Hubo más de un club extranjero interesado en Amondarain. Ante la primera oferta rechazada por la directiva pincharrata, Nottingham Forest, de Inglaterra, se habría interesado, pero sin expresarlo de manera formal. Entonces, Bologna no perdió tiempo. Incluso, a comienzos de este año Betis, de España, había puesto sus ojos en el mediocampista de 21 años: apuntaba a contratarlo en estos días, para tenerlo en la temporada 2026/2027, perdieron desde Italia se antepusieron.

Fueron apenas 40 los encuentros de Amondarain en la primera división de Estudiantes, club en el que el oriundo de Bavio, partido de Magdalena, estuvo desde las infantiles. En el predio de City Bell se hablaba con entusiasmo de su influencia en la reserva antes de que una serie de lesiones en el plantel profesional hiciera que su estreno se adelantara al 26 de julio de 2025, frente a Racing en el inicio del Torneo Clausura. Ese día el mediocampista jugó 8 minutos, pero desde entonces no salió y sus condiciones derivaron en esta venta apenas un año después.

Acciones de Amondarain en Estudiantes

La ovación luego de quinto partido propició que se señalara a Amondarain como la “joya del club” a la que se debía “blindar”. En medio de su crecimiento apareció el traspaso de Santiago Ascacibar a Boca, en enero. Y los hinchas de Estudiantes coincidieron en que la contrapartida de semejante baja era la posibilidad de que el ‘Vasco’ explotara.
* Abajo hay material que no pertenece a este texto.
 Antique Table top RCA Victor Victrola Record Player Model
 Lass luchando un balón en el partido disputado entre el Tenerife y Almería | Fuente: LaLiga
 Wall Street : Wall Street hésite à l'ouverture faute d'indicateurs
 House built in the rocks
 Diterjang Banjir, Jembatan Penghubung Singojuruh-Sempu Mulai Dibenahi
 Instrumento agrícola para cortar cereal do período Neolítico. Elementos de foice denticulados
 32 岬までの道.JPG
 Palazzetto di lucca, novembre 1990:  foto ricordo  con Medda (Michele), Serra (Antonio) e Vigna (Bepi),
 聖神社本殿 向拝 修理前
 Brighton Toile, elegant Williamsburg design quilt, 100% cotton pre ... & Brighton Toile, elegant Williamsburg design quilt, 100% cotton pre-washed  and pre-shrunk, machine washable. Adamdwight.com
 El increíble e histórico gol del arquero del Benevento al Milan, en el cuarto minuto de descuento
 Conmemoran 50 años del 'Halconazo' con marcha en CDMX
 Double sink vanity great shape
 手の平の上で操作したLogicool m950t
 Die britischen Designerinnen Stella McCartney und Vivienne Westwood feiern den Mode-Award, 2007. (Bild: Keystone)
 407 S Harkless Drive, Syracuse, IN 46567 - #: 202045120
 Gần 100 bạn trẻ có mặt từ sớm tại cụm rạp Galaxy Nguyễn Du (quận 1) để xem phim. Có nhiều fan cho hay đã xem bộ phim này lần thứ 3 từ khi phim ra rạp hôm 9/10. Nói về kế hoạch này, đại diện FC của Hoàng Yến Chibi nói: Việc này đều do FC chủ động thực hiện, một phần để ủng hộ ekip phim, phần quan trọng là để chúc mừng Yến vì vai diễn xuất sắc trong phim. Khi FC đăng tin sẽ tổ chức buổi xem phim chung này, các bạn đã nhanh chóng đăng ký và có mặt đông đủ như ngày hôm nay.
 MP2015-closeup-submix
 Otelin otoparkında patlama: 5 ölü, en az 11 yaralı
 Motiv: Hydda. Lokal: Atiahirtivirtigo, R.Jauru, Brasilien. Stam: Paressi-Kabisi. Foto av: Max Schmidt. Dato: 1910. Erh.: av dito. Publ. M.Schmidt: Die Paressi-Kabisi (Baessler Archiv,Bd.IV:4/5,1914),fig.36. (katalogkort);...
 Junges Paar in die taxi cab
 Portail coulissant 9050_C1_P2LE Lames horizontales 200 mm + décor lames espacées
Y explotó.

En Italia se refieren a él como un “talento argentino” y “uno de los jóvenes más prometedores del fútbol argentino”. Lo último suyo en Estudiantes, sin que se supiera que era tal cosa, fue especial. Amondarain hizo una linda anotación –gran control y definición de tres dedos– que estableció un 3-0 a Rosario Central para avanzar a los octavos de final de la Copa Argentina en su última vez con la camiseta rojiblanca, y cinco días antes desató locura en el estadio Uno en la noche de Copa Libertadores en que parecía quedar todo perdido para el cuadro pincharrata.

El cabezazo para la clasificación en el segundo minuto adicional fue la jugada más importante de Amondarain en Estudiantes; con esa imagen, el mediocampista se marcha a Bologna.

El 26 de mayo Estudiantes se jugaba contra Independiente Medellín, de Colombia, el pase a los octavos de final de la Copa Libertadores. Debía ganar y sufrió, hasta desahogarse por un cabezazo del joven volante en el segundo minuto adicional. El gol in extremis del chico de la casa valió el boleto a las instancias de eliminación directa, que el Pincha comenzará a afrontar en agosto, frente a Universidad Católica, de Chile.

Lo hará ya sin la joya que empezaba a brillar, pero con una buena cantidad de euros que vuelven a ubicar a Estudiantes en un sitio destacado en el mercado.